Local productions screening include Carlsen’s Memory of My Melancholy Whores.

Tonight, Danish director Carl Th Dreyer will return to the screen in the world premiere of Australian-British actor, director and choreographer Stuart Lynch’s Dreyer, the Tyrannical Dane, a film and theatre show which will launch CPH PIX 2012 – the fourth Copenhagen International Film Festival, which runs through April 29.

Commissioned by the festival, the performance stars Norwegian-Danish actor Baard Owe, who played in Dreyer’s last film, Gertrud (1964) – and it will be staged at Copenhagen’s Dagmar Teatret, where Dreyer was cinema director for 16 years.

Tomorrow’s opening film will be Finnish director Timo Vuorensola’s dark sci-fi comedy, Iron Sky, introduced by Vuorensola and producer Tero Kaukoma; released last week (April 4) in Finland to become No 1 on the charts, it took 164,000 admissions from 164 screens during Easter weekend in Germany.

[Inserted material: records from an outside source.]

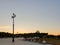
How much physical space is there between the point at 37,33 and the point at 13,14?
100 meters

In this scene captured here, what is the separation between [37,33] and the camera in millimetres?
164875

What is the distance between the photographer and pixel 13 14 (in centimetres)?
6531

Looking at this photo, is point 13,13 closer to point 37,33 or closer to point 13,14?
point 13,14

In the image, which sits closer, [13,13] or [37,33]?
[13,13]

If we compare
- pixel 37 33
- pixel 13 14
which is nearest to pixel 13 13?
pixel 13 14

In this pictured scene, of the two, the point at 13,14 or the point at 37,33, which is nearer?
the point at 13,14

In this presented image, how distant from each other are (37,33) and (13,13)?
100430 mm

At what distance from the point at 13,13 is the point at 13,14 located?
0.91 ft

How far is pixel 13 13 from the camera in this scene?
6538 cm
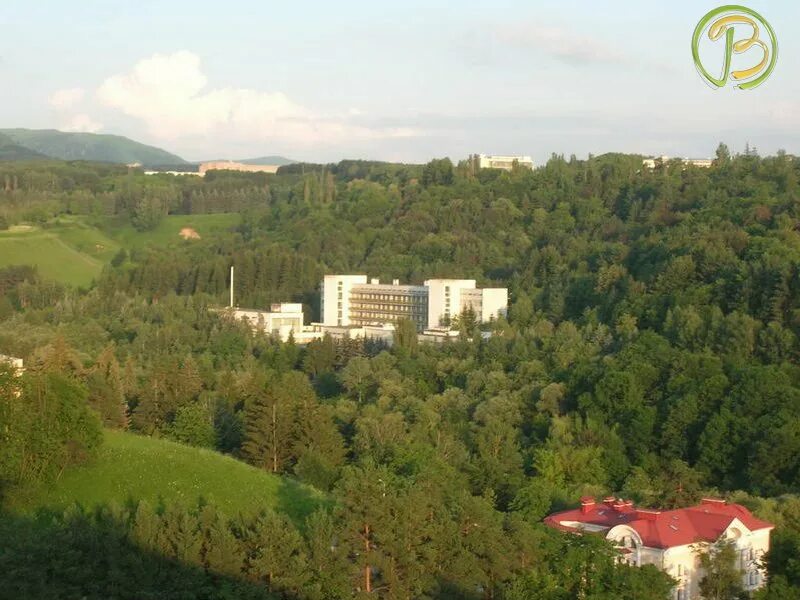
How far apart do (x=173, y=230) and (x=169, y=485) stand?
75.6 m

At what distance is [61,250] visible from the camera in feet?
326

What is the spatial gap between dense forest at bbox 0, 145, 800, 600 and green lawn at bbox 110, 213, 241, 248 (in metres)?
1.22

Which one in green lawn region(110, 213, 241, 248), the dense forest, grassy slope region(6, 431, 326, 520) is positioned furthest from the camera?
green lawn region(110, 213, 241, 248)

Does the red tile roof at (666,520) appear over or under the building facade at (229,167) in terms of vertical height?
under

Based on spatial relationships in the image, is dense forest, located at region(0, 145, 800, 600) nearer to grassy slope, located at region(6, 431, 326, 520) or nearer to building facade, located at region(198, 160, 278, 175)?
grassy slope, located at region(6, 431, 326, 520)

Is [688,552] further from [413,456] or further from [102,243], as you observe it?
[102,243]

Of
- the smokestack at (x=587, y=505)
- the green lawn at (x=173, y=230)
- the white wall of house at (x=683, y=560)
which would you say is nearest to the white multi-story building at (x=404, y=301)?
the green lawn at (x=173, y=230)

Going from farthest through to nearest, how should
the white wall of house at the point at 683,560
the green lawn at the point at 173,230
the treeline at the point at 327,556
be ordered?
the green lawn at the point at 173,230
the white wall of house at the point at 683,560
the treeline at the point at 327,556

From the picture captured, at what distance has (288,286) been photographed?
86812mm

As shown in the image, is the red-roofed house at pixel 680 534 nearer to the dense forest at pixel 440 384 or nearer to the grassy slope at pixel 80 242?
the dense forest at pixel 440 384

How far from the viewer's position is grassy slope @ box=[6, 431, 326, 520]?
3694 centimetres

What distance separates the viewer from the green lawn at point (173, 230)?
357 feet

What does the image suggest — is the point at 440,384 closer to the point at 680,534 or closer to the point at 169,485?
the point at 169,485

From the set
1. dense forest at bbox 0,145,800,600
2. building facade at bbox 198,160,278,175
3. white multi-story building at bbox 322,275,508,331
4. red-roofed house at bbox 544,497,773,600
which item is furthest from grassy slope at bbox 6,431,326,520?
building facade at bbox 198,160,278,175
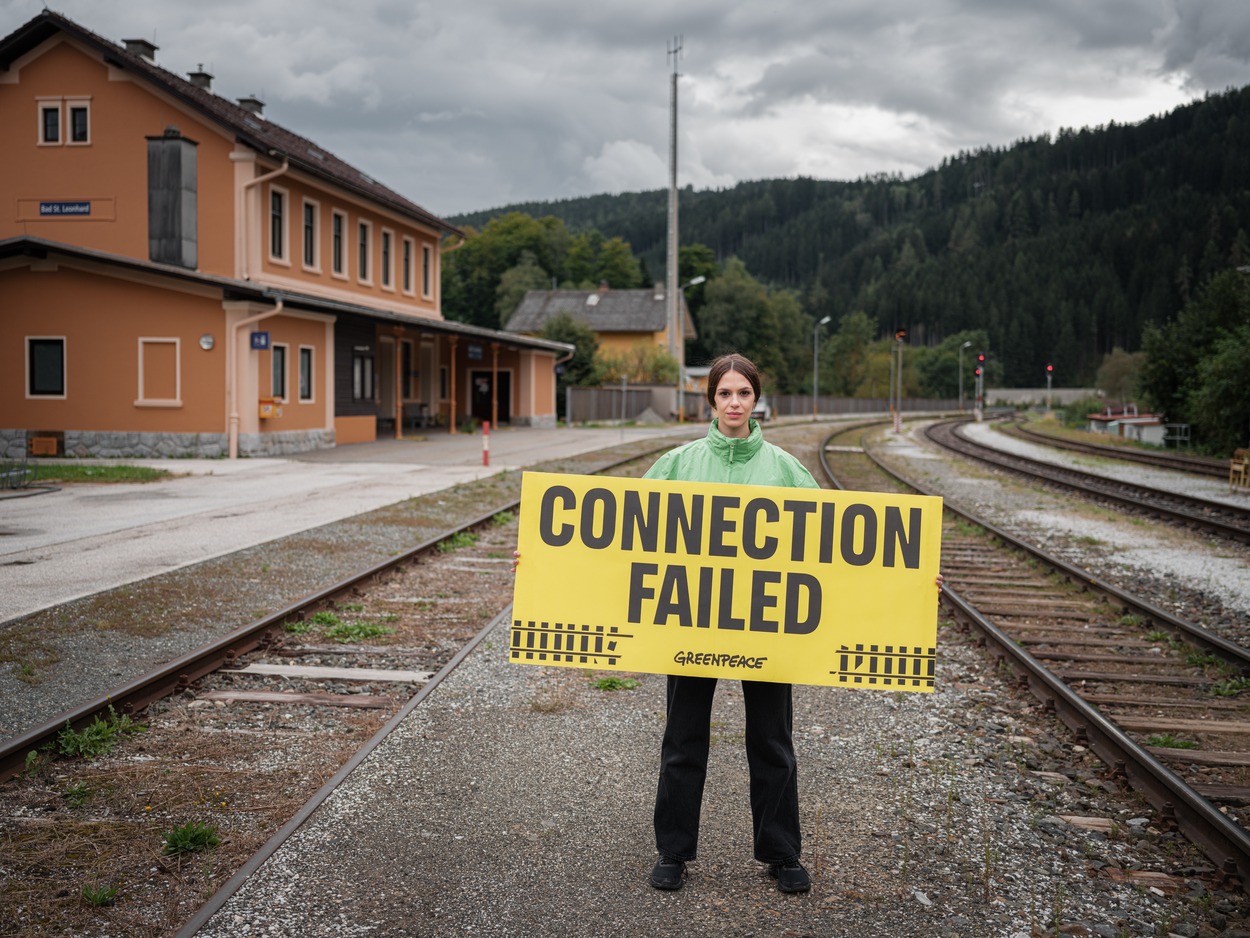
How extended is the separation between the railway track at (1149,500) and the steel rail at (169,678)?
1194 cm

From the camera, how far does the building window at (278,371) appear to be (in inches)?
1056

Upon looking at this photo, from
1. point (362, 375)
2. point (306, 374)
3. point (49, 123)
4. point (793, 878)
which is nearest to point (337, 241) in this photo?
point (362, 375)

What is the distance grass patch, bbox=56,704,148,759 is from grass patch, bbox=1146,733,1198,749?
5469 mm

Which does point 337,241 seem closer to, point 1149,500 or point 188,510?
point 188,510

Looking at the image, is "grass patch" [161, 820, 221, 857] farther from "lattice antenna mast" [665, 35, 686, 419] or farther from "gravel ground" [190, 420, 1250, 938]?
"lattice antenna mast" [665, 35, 686, 419]

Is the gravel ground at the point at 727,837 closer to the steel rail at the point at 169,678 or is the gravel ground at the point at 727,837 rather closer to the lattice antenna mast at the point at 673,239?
the steel rail at the point at 169,678

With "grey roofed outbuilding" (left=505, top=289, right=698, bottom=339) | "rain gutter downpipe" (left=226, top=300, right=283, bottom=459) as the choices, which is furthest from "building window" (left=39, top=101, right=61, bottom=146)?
"grey roofed outbuilding" (left=505, top=289, right=698, bottom=339)

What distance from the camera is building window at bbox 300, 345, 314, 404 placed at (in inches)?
1117

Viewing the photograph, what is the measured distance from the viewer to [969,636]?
332 inches

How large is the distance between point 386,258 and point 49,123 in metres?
11.4

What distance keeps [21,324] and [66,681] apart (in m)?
22.6

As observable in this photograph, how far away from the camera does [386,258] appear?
3828 centimetres

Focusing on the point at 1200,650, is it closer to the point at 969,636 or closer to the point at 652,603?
the point at 969,636

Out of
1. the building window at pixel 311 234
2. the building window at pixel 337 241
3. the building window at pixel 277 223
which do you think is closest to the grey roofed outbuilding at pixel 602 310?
the building window at pixel 337 241
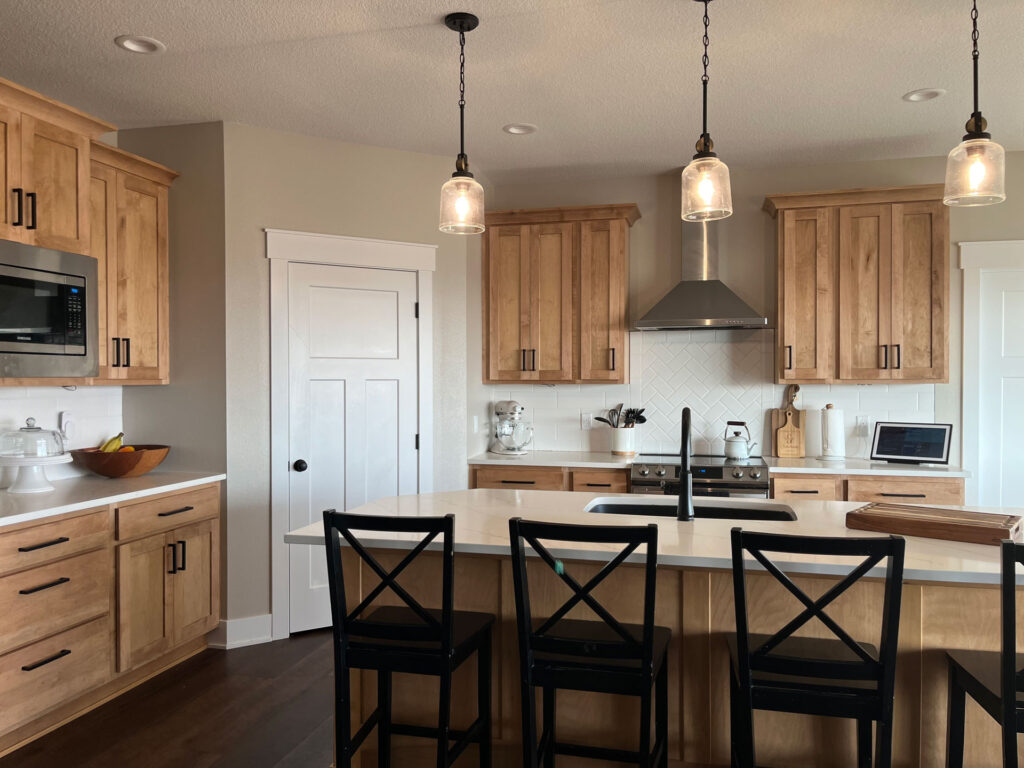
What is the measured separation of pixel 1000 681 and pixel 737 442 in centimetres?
280

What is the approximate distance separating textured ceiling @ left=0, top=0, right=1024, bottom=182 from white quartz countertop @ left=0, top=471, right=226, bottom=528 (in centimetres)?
184

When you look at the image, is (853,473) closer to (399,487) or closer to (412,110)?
(399,487)

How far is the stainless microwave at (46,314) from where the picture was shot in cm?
291

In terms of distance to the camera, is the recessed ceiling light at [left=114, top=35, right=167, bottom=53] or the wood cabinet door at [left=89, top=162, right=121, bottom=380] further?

”I think we have this year found a good balance between films, popular events and cinema-related concerts, adding an extensive programme for the industry,” said festival director Jacob Neiiendam, who has scheduled 158 movies for eight Copenhagen (and two provincial) theatres.

Danish veteran director Henning Carlsen’s Memory of My Melancholy Whores will spearhead the selection of local productions, also including Anders Rønnow Klarlund’s The Secret Society of Fine Arts, Frederikke Aspöck’s Out of Bounds (Labrador) and Icelandic director Runár Runársson’s Volcano (Eldfjall).

Ten international feature debuts will compete for the €30,000 New Talent Grand PIX, judged by a jury of French director Mia Hansen-Løve (who also shows three of her own films), German director Matthias Glasner (screening Mercy), and Indian director Anurag Kayshap.

The annual retrospective focuses on the late Italian director Carmelo Bene with five films; Maestros covers new works by established filmmakers such as Francis Ford Coppola, Abel Ferrara, Guy Maddin, Aleksandr Sokurov and the Dardenne Brothers; Front Runners introduces the voices of the future.

Prohibitive Denmark presents films banned in Denmark from pre-1969 porn and erotica, with a compilation of scenes which the film censors cut. Spotlights are directed at Germany, Italy and Iran, and US director Jonathan Demme concludes his Neil Young trilogy with Journeys.